#### Quoted passage:
It is said that the policy of the State in respect to leasing surplus waters from the canals has been changed since 1826. But a change in its policy does not change its valid outstanding contracts; nor does it disclose that the earlier contracts were improvidently made. In the light of the considerations, other than the money item, we cannot conceive how this leasing can be considered an improvident act, due to carelessness or wrong. There are no charges of deceit, fraud, collusion or other chicanery in connection with the leasing. Here we have no water grabbers or thieves. If there have *382been water thieves other than the lessee or users under this lease, such wrongdoing cannot be an excuse for breaking it. The State has not, through negligence or oversight, lost anything; it leased what it intended to lease.
As appears in the findings there is no pretense that the present use of this water interferes with navigation. The State does not assume to act under the reservation in the lease when its Superintendent threatens to shut the water from plaintiff’s raceways; it intends simply to secure a larger rental from plaintiff or from some others.
The Erie Canal was and is the main waterway connecting the Great Lakes with the Hudson river and the Atlantic ocean. The Barge Canal is but an improved Erie Canal which the Constitution says shall not be sold, leased or otherwise disposed of, but “ shall remain the property of the State and under its management forever.” (Const, art. 7, § 8.) The Lockport locks of the Erie Canal are the locks of the Barge Canal.
The judgment should be reversed and judgment awarded determining that. the plaintiff is entitled under its lease to use all the surplus waters of the canal at Lockport, subject only to the rights reserved in the lease and granting an injunction restraining the Superintendent of Public Works from shutting off the surplus waters of the canal from conduits or raceways leading to the plants of the plaintiff and its lessees.
We make findings of fact and conclusions of law in accord with this opinion. Findings may be prepared and, if not agreed upon, may be presented to the court for settlement.
Hinman, Hill and Hasbrouck, JJ., concur; Whitmyer, J., dissents, with an opinion.

#### Parts of the exercise:
**a)** According to the court opinion, why does the State's change in its leasing policy since 1826 not undermine the lease? Answer in one to three sentences.
**b)** In the listing, starting at the line that contains "Does the placement" and ending at the last line of the listing, swap "mound of dirt" for "heap of earth" and leave everything else unchanged. Give only those lines.

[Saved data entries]
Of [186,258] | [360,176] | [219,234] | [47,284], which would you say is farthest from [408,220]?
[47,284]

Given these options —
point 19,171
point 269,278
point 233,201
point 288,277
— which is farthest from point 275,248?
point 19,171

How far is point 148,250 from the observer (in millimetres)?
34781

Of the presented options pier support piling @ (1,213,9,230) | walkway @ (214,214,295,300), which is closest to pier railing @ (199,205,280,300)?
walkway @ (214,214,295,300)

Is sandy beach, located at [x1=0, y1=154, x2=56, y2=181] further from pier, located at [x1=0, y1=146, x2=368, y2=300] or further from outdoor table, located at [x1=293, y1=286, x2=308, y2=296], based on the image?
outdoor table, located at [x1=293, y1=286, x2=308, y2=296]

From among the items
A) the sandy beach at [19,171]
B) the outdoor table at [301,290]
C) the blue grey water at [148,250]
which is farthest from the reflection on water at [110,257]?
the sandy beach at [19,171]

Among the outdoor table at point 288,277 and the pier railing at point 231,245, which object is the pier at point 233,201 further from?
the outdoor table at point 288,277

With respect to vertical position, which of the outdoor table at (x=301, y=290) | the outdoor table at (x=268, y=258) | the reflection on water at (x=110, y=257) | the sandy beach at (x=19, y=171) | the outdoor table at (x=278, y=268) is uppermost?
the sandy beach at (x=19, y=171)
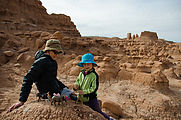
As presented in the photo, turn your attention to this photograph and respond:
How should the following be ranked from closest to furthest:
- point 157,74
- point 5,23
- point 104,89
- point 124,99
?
1. point 124,99
2. point 104,89
3. point 157,74
4. point 5,23

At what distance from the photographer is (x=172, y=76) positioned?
32.4 feet

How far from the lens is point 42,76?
165 centimetres

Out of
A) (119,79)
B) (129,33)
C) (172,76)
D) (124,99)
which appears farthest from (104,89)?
(129,33)

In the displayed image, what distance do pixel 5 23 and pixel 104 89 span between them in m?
13.9

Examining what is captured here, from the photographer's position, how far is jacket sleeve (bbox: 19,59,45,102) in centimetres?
150

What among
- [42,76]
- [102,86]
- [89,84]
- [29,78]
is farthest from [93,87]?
[102,86]

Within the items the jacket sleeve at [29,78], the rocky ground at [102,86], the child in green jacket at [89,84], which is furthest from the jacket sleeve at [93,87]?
the jacket sleeve at [29,78]

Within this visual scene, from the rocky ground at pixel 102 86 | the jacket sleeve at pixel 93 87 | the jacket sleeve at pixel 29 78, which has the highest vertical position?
the jacket sleeve at pixel 29 78

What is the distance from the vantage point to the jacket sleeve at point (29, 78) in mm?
1499

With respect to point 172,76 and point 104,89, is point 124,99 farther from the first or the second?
point 172,76

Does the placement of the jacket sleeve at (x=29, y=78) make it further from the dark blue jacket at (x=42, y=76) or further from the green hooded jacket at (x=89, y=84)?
the green hooded jacket at (x=89, y=84)

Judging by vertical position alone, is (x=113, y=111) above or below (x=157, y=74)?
below

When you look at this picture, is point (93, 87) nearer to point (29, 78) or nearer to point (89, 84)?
point (89, 84)

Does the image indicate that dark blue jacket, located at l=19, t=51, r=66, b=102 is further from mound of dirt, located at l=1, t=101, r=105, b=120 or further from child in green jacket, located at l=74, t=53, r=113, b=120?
child in green jacket, located at l=74, t=53, r=113, b=120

#### Answers provided:
**a)** A change in the State's policy does not change its valid outstanding contracts. It also does not show that the earlier contracts were improvidently made.

**b)**
Does the placement of the jacket sleeve at (x=29, y=78) make it further from the dark blue jacket at (x=42, y=76) or further from the green hooded jacket at (x=89, y=84)?
the green hooded jacket at (x=89, y=84)

Judging by vertical position alone, is (x=113, y=111) above or below (x=157, y=74)?
below

When you look at this picture, is point (93, 87) nearer to point (29, 78) or nearer to point (89, 84)?
point (89, 84)

Does the image indicate that dark blue jacket, located at l=19, t=51, r=66, b=102 is further from heap of earth, located at l=1, t=101, r=105, b=120 or further from child in green jacket, located at l=74, t=53, r=113, b=120?
child in green jacket, located at l=74, t=53, r=113, b=120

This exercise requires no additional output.